3. This provision, namely, section 115J, was brought in the statute book in an effort to tax what is commonly known as "zero tax companies". These are companies which have, in fact, large profits in its books but, for the purpose of the Income-tax Act, by virtue of various deductions which have been claimed, very little taxable income is disclosed. It is an effort to bring such types of companies within the taxable net that section 115J was inserted by Parliament. We are unable to agree with learned counsel for the petitioner that this provision is violative of articles 14 and 19 of the Constitution.
4. With regard to the interpretation of section 115J and the manner of its application to the petitioner, we do not propose to go into this aspect because the petitioner has an alternative remedy open to it by way of an appeal, reference, etc. It is submitted that the Central Board of Direct Taxes has taken a decision and, therefore, the appeal would be futile.

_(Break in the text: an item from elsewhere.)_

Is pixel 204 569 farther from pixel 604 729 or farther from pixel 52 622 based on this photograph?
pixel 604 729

This decision has been taken not by the Central Board its own, but because the petitioner had made a representation to the Government against the applicability of section 115J and that representation ultimately went to the Board in its administrative capacity and the Board opined that depreciation has to be worked out in accordance with the provisions of section 115J. This opinion of the Board can, under no circumstances, be binding either on the Commissioner of Income-tax (Appeals) or on the Income-tax Appellate Tribunal, which are two appellate authorities or in any further reference to this court.
5. We find no substance in this petition. The petition is dismissed.